The San Francisco Bay Area chapter of the national ETE organization, one of 16 in the country, has approximately 130 members. The modular units that make up the display are made individually by members and designed to be interchangeable. Standing on table legs that put the track at 44 inches high, they form a cohesive, circular journey through hilly and flat terrain, bridges and train stations characteristic of Europe. Overhead electrical wires power the digital and analog system that can run up to 14 trains simultaneously without collisions.
Stretch Andersen is the Bay Area group leader and ETE’s national vice chairman. “I‘ve been involved in European model trains since I was given my first set for Christmas in 1955,” he says. While he and his friends also played with American brand trains — Lionel and American Flyer models — Andersen was given by his father German-made Marklin trains. “He thought they were unique, well-made.”
And they are. Made mostly of metal — American models are primarily plastic — in diverse colors and designs that represent each country’s engineering pride and singularity, they are robust, lasting. Which is a good thing, because Andersen’s Marklins weren’t actually a favorite toy; nor were trains a childhood obsession as they are with the energized young Kurpinsky.
“It wasn’t a major part of my upbringing. I was involved in theater groups, student government, swimming and water polo. Really, trains were something I played with but they weren’t a passion.”

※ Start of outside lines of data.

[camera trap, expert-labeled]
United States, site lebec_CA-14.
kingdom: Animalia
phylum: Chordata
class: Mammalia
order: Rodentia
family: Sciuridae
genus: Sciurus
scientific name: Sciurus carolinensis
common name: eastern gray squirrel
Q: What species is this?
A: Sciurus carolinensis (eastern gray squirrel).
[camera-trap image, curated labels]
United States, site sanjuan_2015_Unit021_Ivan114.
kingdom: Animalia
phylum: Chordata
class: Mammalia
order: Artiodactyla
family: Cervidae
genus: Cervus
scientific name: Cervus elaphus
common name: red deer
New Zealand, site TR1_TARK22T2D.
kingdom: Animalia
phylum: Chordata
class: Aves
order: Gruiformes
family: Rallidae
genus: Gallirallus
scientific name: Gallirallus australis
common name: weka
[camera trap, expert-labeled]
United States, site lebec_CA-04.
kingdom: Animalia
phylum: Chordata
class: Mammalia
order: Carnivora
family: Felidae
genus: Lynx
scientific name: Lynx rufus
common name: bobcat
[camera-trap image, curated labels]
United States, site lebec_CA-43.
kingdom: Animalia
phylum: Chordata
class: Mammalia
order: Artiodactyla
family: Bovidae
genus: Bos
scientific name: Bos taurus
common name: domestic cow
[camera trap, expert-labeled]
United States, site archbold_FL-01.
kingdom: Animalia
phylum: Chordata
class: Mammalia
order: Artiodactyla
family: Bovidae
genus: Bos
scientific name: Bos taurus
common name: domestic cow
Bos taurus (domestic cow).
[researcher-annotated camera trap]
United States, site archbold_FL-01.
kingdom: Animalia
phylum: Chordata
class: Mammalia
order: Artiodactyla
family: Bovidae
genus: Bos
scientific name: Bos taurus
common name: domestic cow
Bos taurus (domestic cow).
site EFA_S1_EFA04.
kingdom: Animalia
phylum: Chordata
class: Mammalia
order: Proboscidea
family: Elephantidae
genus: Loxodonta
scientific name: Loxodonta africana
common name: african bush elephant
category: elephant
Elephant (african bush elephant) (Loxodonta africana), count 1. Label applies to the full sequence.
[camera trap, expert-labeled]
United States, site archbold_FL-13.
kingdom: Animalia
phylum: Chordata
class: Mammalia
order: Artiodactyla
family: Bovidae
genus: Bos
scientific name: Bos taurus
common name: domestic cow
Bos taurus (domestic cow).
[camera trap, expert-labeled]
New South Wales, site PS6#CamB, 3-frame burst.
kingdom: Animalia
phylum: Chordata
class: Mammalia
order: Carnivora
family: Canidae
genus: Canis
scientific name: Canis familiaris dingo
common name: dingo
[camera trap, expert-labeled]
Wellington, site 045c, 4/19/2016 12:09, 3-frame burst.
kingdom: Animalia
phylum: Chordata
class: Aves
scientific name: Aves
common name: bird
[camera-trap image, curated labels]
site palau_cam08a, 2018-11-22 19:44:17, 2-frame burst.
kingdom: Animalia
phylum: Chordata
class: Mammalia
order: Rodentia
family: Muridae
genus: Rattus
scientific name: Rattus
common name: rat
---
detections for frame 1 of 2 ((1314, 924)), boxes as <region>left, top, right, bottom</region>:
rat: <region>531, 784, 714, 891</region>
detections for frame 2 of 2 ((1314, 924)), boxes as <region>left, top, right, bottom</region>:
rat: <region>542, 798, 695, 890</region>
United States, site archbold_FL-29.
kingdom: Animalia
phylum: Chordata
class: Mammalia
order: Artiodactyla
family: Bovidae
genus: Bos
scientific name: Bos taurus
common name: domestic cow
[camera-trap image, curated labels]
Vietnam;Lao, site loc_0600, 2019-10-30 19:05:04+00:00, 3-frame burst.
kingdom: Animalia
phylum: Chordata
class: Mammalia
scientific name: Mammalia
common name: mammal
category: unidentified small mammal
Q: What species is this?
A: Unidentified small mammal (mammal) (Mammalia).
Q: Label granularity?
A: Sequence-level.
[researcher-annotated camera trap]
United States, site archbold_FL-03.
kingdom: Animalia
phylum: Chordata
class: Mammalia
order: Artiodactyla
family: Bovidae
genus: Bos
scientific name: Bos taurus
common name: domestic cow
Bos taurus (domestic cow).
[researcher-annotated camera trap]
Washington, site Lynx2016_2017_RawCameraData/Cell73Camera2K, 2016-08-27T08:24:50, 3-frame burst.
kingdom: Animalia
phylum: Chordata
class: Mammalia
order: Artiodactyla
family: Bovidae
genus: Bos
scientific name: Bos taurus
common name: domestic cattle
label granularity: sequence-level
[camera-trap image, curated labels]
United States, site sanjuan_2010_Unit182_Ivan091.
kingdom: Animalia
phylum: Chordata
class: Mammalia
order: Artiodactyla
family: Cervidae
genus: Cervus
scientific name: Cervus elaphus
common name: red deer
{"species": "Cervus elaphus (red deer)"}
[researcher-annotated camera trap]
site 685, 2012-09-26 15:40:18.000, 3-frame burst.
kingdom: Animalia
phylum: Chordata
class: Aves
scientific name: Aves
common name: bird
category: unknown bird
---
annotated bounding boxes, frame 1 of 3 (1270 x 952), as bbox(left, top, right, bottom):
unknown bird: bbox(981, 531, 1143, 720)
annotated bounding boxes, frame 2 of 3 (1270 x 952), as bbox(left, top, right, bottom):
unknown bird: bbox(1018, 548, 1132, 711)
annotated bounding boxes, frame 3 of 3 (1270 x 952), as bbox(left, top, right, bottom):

That is, not until he was a 25-year-old bachelor with little furniture, a first home with a vaulted ceiling and a towering Christmas tree. “I called my father and asked if he still had my trains. I thought my friends would get a chuckle if I put up a little train setting.”
Soon after, noticing in a catalogue that Marklins were going digital, the former operational manager for Silicon Valley startups and company turnarounds felt his computer hacker habit tickled and was hooked. “They put a computer chip in a locomotive. You could set it to respond to a control pad. If you punched in an address of a specific locomotive, the decoder would pull a message from the track to have one train slow down or back up and another train speed up. You could write code and make the lights go bright as a train sped up: you had independent control.”
During their 26-year marriage, Andersen and his wife, Michelle Andersen, have traveled on trains and to train factories and museums in Germany, France, Italy, Switzerland, and Austria. One-month rail passes took them on their honeymoon; they’ve tried to return every year.